I just don't like Portland's smugness with their money, they seem oafish to me, and are fortunate to have an owner whose bankroll can easily conceal this. Their northwest counterpart is almost the opposite. God knows where the Supersonics will be in two years. GM Sam Presti has literally no fan optimism around him, the inverse of Portland. The fans who should be excited about Durant are all too pissed at the owners to care. So instead of wasting money and still being crappy, like Portland has done, Presti decided to blow up the ship. Gone is Ray Allen and Rashard Lewis. In their place comes youth and cap flexibility. Seattle has attractive expiring or near expiring deals (Wally, Kurt Thomas and Chris Wilcox) and tons of young talent and future picks.

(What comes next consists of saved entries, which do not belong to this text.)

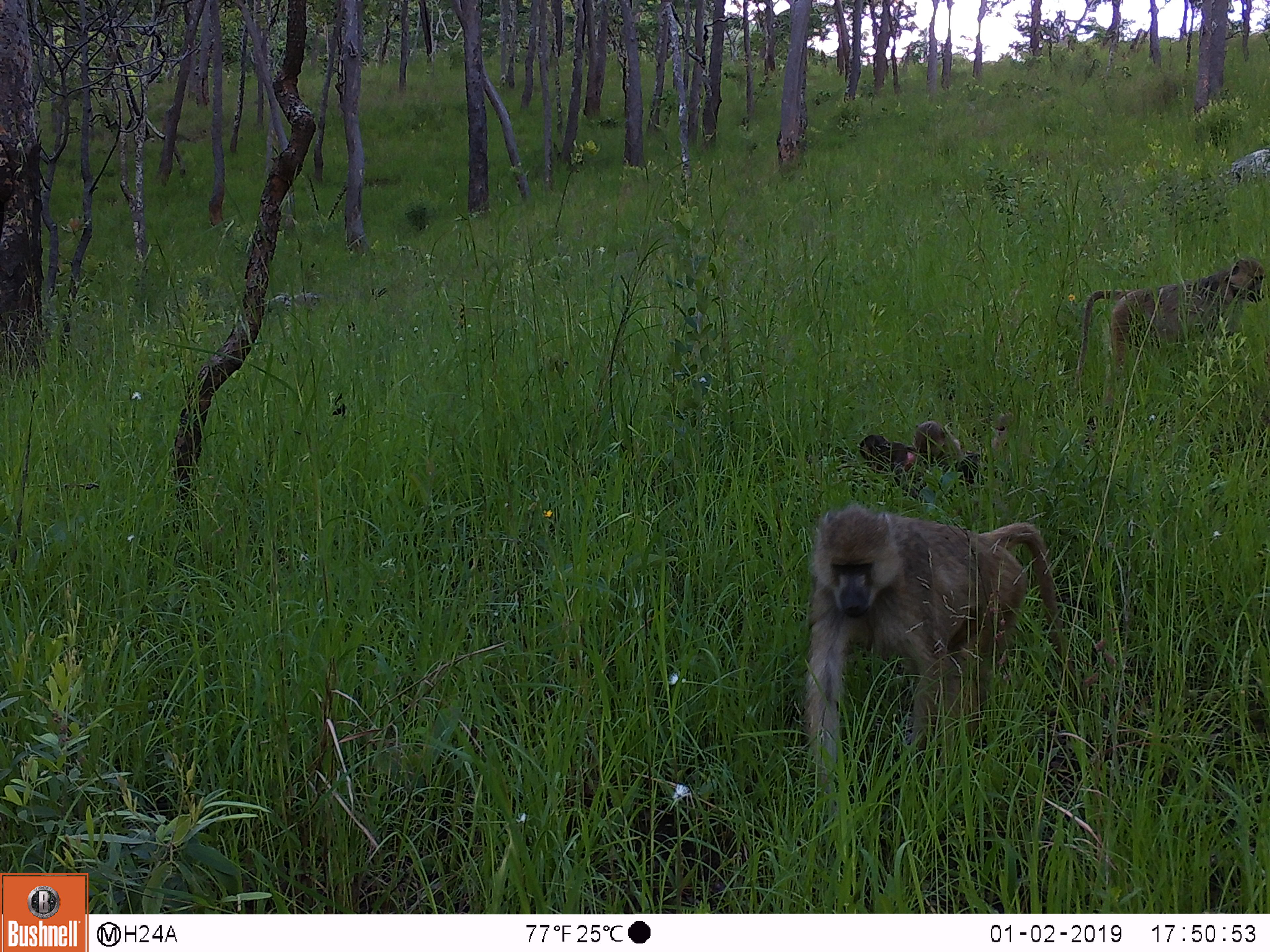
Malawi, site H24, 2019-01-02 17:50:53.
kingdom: Animalia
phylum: Chordata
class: Mammalia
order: Primates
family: Cercopithecidae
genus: Papio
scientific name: Papio cynocephalus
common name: yellow baboon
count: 4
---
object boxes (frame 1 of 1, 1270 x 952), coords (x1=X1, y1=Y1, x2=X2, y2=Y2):
yellow baboon: (x1=794, y1=503, x2=1057, y2=809); (x1=1066, y1=261, x2=1258, y2=392); (x1=912, y1=422, x2=1002, y2=483); (x1=851, y1=429, x2=914, y2=483)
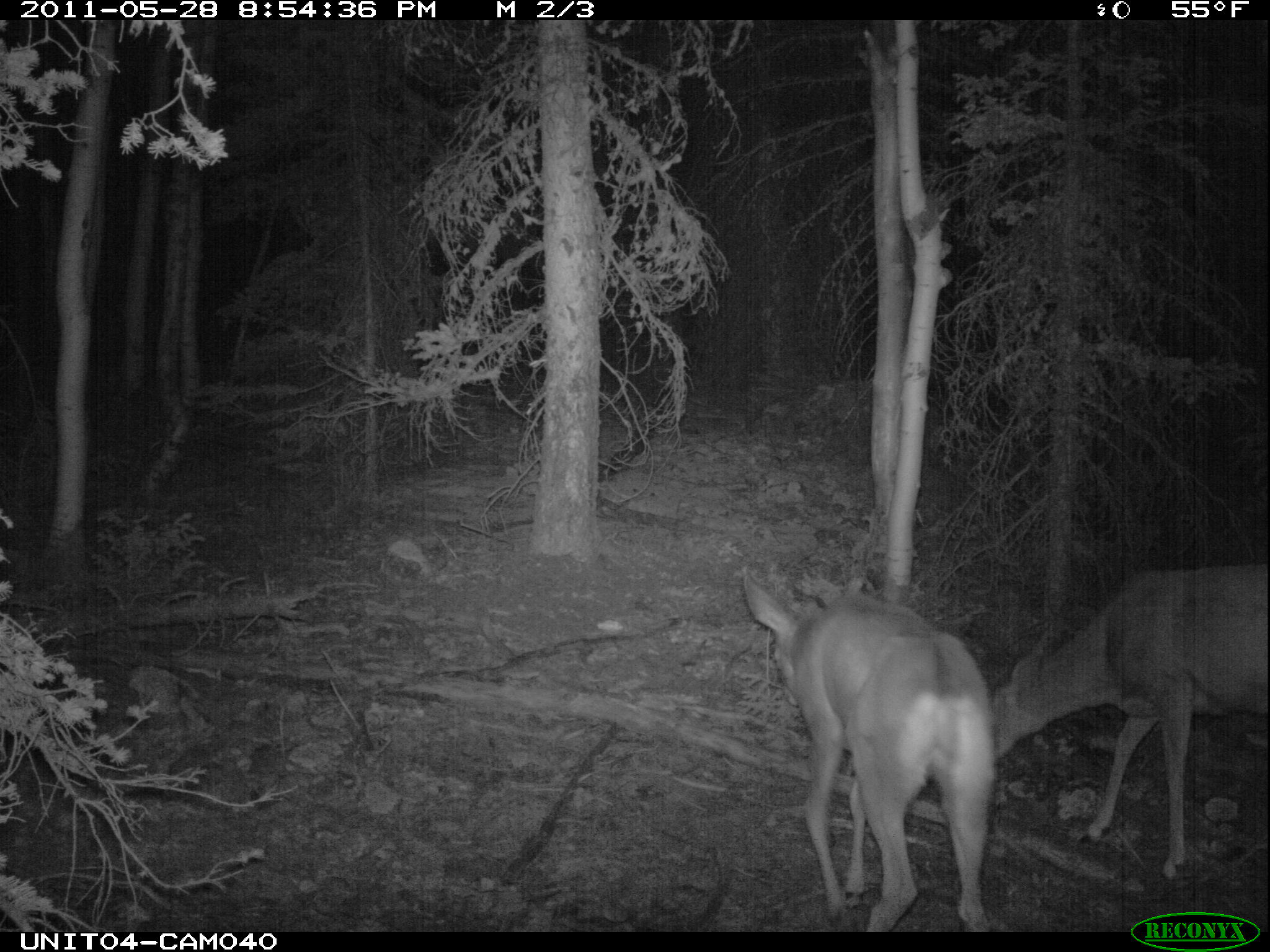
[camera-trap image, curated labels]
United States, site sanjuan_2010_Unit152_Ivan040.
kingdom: Animalia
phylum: Chordata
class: Mammalia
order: Artiodactyla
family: Cervidae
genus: Odocoileus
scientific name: Odocoileus hemionus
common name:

So that means Presti can do anything - he has so much flexibility that it is hard to say what he will do, but it seems bound to succeed.

In the meantime, Seattle will suck. Presti won't say it overtly, and neither will P.J. Carlesimo, but the implications are clear. And I think that's fine - because it is understood that Presti and Carleismo are doing everything in their power to make this a championship club in an intelligent manner. With Durant and all the pieces they have it should be sooner than later.

In conclusion, imagine if Sam Presti and Kevin Pritchard switched places. Portland would certainly be a playoff team immediately. The Sonics would still have Ray Allen, probably Rashard Lewis, and zero cap flexibility. Portland and Seattle's payrolls look about the same, but don't be deceived - there are two totally different modes of thought going on in the GM's office, as well as two appreciably fucked up ownership situations.

To see the entire NBA preview, click here or the label below.

1 comment:

Tim Grimes said...

Soon the Sonicscould be in Oklahoma City, or Las Vegas for that matter. Personally, I really hope they stay in Seattle. The team for OKC was the Hornets, who never belonged in New Orleans in the first place. The Supersonics, on the other hand, belong in Seattle - they have heritage, a fan base, and an exciting team. The fans shouldn't be punished for having owners who are hijackers.